Van Der Lien has been targeted for European autonomy in protection of 2030: “Peace Dividend Age has already passed” | International

Talking about weapons, war and security in the European Union is common, which is built as a peace project and is facing geopolitical panorama in boiling today. In the midst of a career that is militarily prepared by himself, the president of the European Commission has set a target of 2030 as a goal to complete its reorganization and promote defense today It depends well on the United States. He insisted on the German Conservative in Copenhagen on Tuesday that “Europe should have a defense defense strategy,” he insisted on developing EU for “credible resistance”. “La Pause Dividend era has already passed.

Van der Leen’s new alert at almost the same time, Germany approved Historical version It is constitutional to spend hundreds of billions of euros in protection, infrastructure and environment, with which zero deficit dogma dynamite. Another sign of time.

In that case, Donald Trump threatens to withdraw the American security umbrella from Europe, Brussels, Brussels, with unwanted divorce with Russian threat and the United States The campaign started Therefore, member states expand their defense costs and start a new and unprecedented treasure of 150,000 million euros, which are nourished by regular loans. With that money, Brussels hopes to mobilize another 650,000 million euros (yes, by national budgets), which will increase the amount of aspiration of 800,000 million euros.

150,000 loan funds can be used for the purchase of Penuropean projects and joint weapons, but only 65% ​​of European (counted with the value of source materials) and the limited equipment of the use imposed by third countries. That is, those who buy it have autonomy to determine how and where these weapons are used (and for example, do not rely on the power of the third country, as a manufacturer who supplies some of the material, sometimes with the United States). Therefore, it appears under the new control of the country, and the community executive will showcase the strategy this Wednesday as part of its big rear package and readiness 2030 (for (for) 2030).

This requirement is designed to boost the European industry, but it has autonomous and purchased with European money does not contribute to the breakdown of a sector with a very divided, hypernational and heavy limitations. “In view of the rapid and unprecedented decline of their security situation and the threat to the citizens and the EU economy, the union and its member states must immediately and heavily intensifying their efforts to invest in its industrial capacity, thereby assuring more autonomous protection,” brussels “safe”. Opens doors to earn materials from control countries Bilateral or European dealsBut it takes time.

Brussels designed the loan fund to have very simple conditions to encourage member states. They can be requested until 2027 and the capitals will be 45 years to return them, as the newspaper contacted the document.

The summary of the 150,000 million package, for the first time, provides for the first time to use a simple loan to earn military equipment, which is used in joint purchases between countries. And and Especially in priority areas. It is also crucial to the European protection strategy to buy the union together and have more benefit in the markets. There are many systems to do so because the member activates an acquisition offer and others are united (as the Denmark or Czech Republic has already done) or joint equipment.

This Tuesday, Van Der Leen highlighted the European military sales mechanism. The European Defense Industry Program has already accelerated the availability of a real catalog and industrial manufacturing groups of European products in 2028 and speeding up the delivery deadline. “Member states should be able to completely trust the European defense supply chains, especially in the moments of urgent need.

150,000 million fund for protection adds to other measures to help member states Increase your military investment During even discussing the new target of NATO cost commitment, today it is in 2% of its 32 ally GDP (of them, another 23 of Spain and 27 member states).
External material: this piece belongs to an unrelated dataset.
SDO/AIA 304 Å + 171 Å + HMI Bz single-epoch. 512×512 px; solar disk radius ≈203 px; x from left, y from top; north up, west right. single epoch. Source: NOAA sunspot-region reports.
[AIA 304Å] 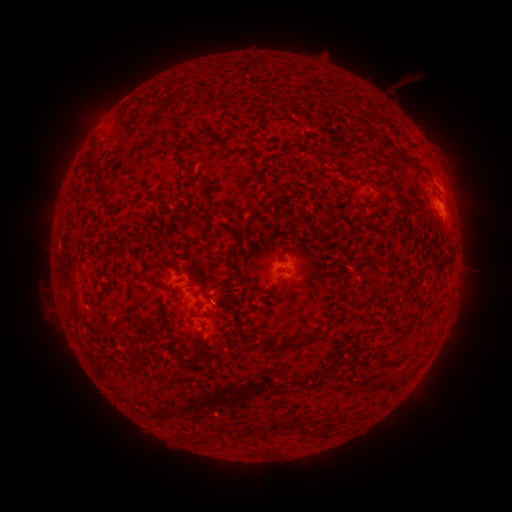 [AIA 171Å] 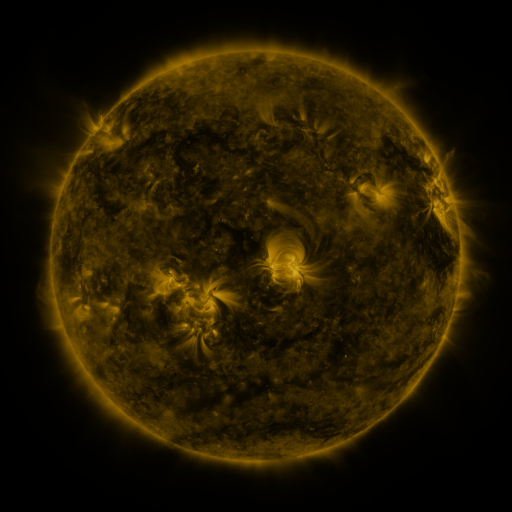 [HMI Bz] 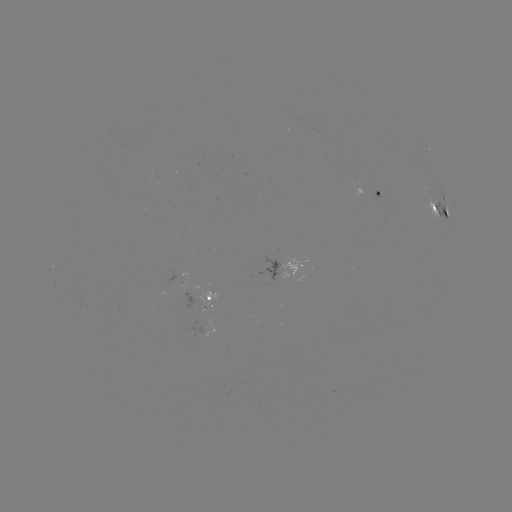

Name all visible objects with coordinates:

The main measure is the active activation called “exhaust clause”, which does not punish countries for violating financial goals if they borrow at their defense cost.

But in addition, the European Commission has begun to discuss how to change and use some of the construction coordination funds for the protection. Those two -thirds of the European budget combined with agriculture can already be used for infrastructure programs with civil and military uses, transport and double -uz element (but not for special military use). Now, some member states like Nordics and most savings want to expand the umbrella. Others like Spain agree to increase their military cost, but refuse to reduce the goods related to the welfare state.